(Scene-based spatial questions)
• • • • • • •
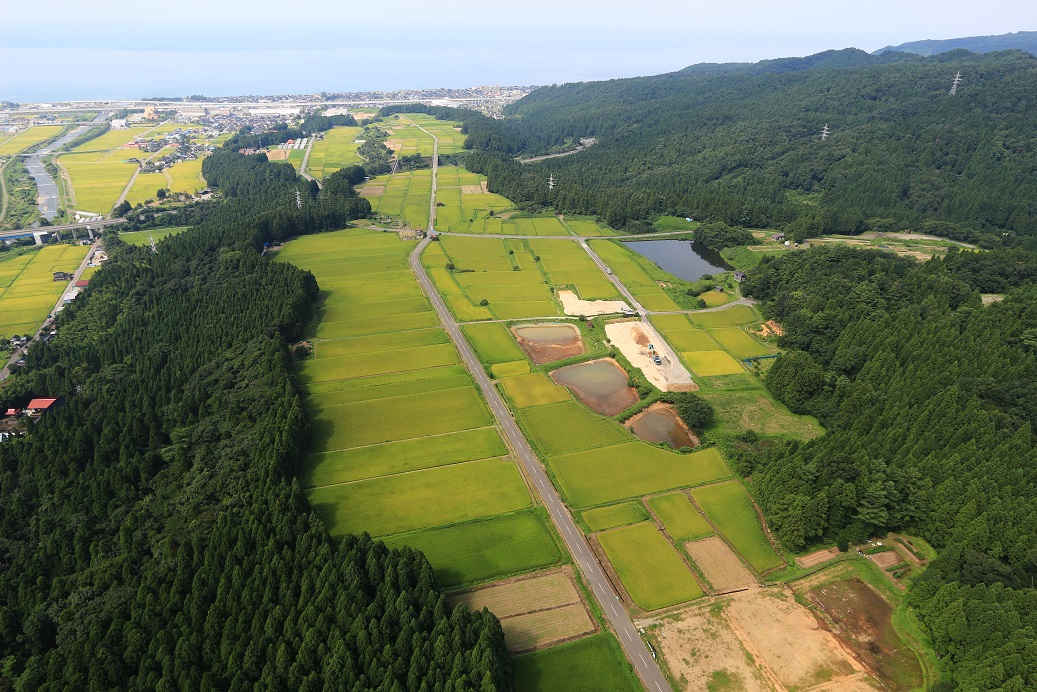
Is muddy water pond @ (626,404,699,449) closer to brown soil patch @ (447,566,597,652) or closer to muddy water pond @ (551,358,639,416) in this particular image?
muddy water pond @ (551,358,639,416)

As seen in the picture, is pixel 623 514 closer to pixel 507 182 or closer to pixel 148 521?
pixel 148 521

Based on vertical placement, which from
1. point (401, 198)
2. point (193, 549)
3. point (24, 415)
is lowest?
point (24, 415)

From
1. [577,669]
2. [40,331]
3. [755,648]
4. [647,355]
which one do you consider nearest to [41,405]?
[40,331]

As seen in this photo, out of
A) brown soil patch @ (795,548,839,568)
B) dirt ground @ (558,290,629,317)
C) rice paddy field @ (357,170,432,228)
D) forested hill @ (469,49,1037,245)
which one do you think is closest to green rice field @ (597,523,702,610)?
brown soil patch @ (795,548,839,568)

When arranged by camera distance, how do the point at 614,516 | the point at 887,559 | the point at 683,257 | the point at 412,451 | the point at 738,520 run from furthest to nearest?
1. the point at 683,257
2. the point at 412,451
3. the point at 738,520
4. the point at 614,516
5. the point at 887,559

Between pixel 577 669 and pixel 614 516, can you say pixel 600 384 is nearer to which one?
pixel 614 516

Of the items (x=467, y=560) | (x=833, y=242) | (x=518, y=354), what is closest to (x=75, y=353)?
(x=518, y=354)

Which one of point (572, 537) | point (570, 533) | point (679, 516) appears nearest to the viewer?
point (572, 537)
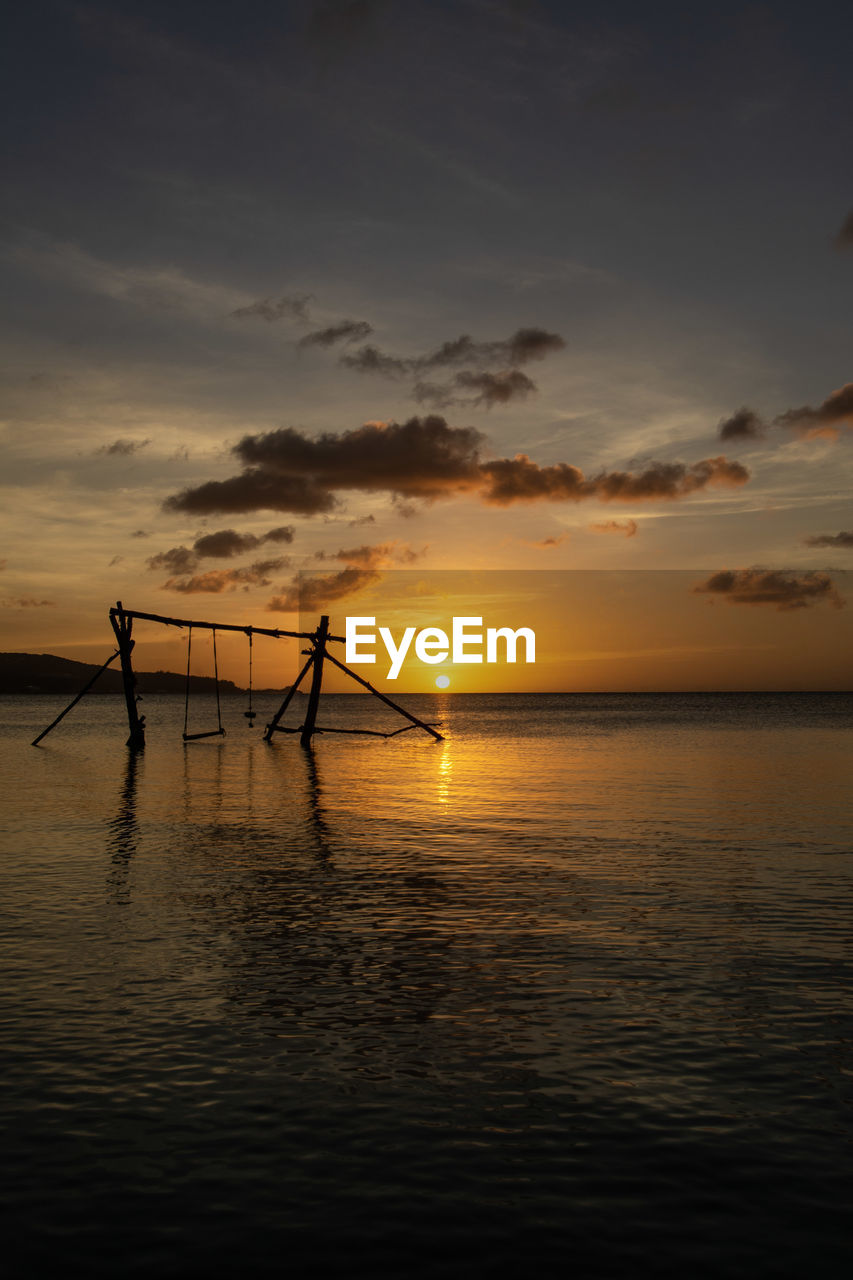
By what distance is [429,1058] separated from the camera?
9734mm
• • • • • • •
TASK INSTRUCTIONS – Reproduce word for word everything from the line containing "Between pixel 577" down to the end of the records, leaving out the pictures.

RESPONSE –
Between pixel 577 669 and pixel 614 516, can you say pixel 600 384 is nearer to which one?
pixel 614 516

Of the items (x=467, y=560) | (x=833, y=242) | (x=518, y=354), what is closest to (x=75, y=353)?
(x=518, y=354)

Which one of point (572, 537) | point (570, 533) | point (679, 516) appears nearest to the viewer?
point (572, 537)
By what distance is [429,1058] separated from the camera?
9734mm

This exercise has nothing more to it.